The Hon. Philip Ruddock MP Parliament House, Canberra ACT 2600

Minister for Immigration and Multicultural Affairs Telephone: (06) 277 7860 Facsimile: (06) 273 4144

MRS 30/96

CRITICS MISS POINT ON MIGRANT DISPERSAL Critics of the plan to encourage migrants to settle away from the major cities should not denigrate the smaller capital cities or major regional centres the Minister for Immigration and Multicultural Affairs, Philip Ruddock said today.

"Opponents of these would have you believe that the only cities anyone should settle in, are Sydney or Melbourne. Both are magnificent cities, but we should be encouraging migrants to also consider other parts of Australia," Mr Ruddock said.

"Cities such as Adelaide, Darwin, Hobart and Cairns are saying they have specific skill shortages they cannot fill locally. The schemes outlined or being considered by the Government will help meet those needs by bringing in highly skilled migrants."

"It is wrong of people to say there are no opportunities in those cities."

Out of a Concessional Family category of 8,000 places, the Government announced plans to offer an advantage to 700 migrants, whose sponsors live in designated areas around Australia. This was in addition to another 500 places already allocated under the Regional Sponsored Migration Scheme (RSMS).

The plans respond to community concern about the growth of Sydney and Melbourne and skill shortages in the smaller capital and provincial cities. A Commonwealth-State working party is looking at other initiatives sought by states and territories.

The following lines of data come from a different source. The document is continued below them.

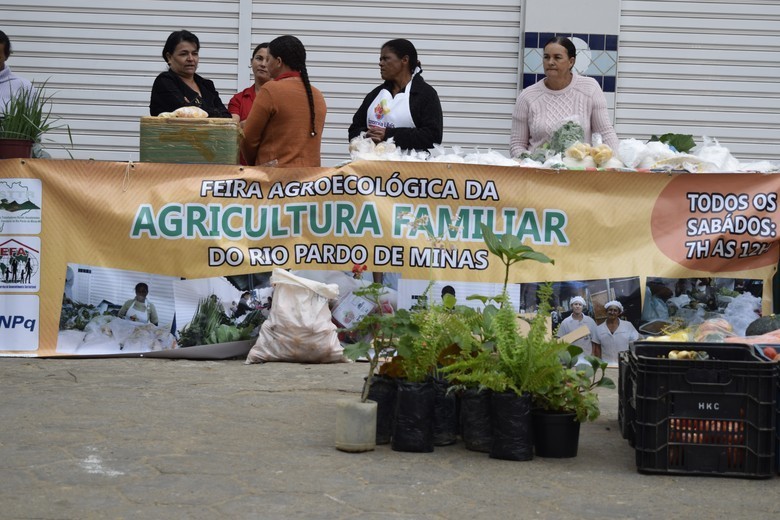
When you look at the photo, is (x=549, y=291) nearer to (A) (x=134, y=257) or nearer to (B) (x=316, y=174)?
(B) (x=316, y=174)

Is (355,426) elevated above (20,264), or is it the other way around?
(20,264)

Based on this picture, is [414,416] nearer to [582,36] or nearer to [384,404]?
[384,404]

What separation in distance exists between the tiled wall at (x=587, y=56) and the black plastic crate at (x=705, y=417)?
6.51 meters

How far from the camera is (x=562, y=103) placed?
858cm

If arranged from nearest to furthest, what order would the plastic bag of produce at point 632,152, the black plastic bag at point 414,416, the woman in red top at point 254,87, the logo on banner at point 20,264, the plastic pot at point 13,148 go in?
the black plastic bag at point 414,416 < the logo on banner at point 20,264 < the plastic pot at point 13,148 < the plastic bag of produce at point 632,152 < the woman in red top at point 254,87

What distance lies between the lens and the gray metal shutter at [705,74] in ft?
36.8

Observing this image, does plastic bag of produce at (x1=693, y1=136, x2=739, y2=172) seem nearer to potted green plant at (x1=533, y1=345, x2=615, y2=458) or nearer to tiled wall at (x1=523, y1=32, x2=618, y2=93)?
tiled wall at (x1=523, y1=32, x2=618, y2=93)

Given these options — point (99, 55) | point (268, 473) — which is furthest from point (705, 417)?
point (99, 55)

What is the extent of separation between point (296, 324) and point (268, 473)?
2805 millimetres

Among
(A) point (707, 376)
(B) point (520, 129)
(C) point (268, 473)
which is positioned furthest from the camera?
(B) point (520, 129)

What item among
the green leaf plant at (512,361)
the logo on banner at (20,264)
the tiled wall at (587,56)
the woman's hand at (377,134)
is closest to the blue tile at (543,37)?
the tiled wall at (587,56)

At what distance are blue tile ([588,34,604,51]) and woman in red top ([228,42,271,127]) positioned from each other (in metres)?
3.47

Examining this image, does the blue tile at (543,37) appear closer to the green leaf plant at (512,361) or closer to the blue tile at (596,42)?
the blue tile at (596,42)

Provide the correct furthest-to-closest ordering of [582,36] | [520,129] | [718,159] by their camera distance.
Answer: [582,36], [520,129], [718,159]
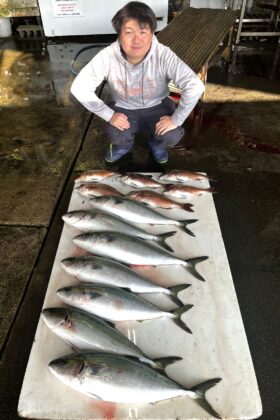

However some people are tilting at windmills in their criticism. The facts are: • There is no proposal to place a large number of unskilled migrants into areas without job prospects. The people entering will be highly skilled. • There is no coercion. People who wisTi to settle in the major population centres

can still apply under the remaining 72,800 places in other categories. • The possible performance bond has been blown out of proportion. The new category does not have a bond and will rely on the attraction of the family sponsor.

"Research has shown that location of family is a major determining factor in where a new migrant settles," Mr Ruddock said.

"However, if that alone is not sufficient, other measures such as a bond might be considered, although no amount has been fixed. In principle, this is no different to the bond for migrant welfare benefits introduced by the former Government."

The RSMS has already filled a skill vacuum for employers in Tasmania, NT and WA, while employers in regional NSW and Queensland have applications pending. Skilled migrants have assisted employers who could not fill jobs locally.

"The Government's plans will benefit those areas of Australia seeking skilled settlers and help ease the population pressure on our major cities. I would urge people to look at facts, not the hysterics, nor people who have missed the point, " Mr Ruddock said.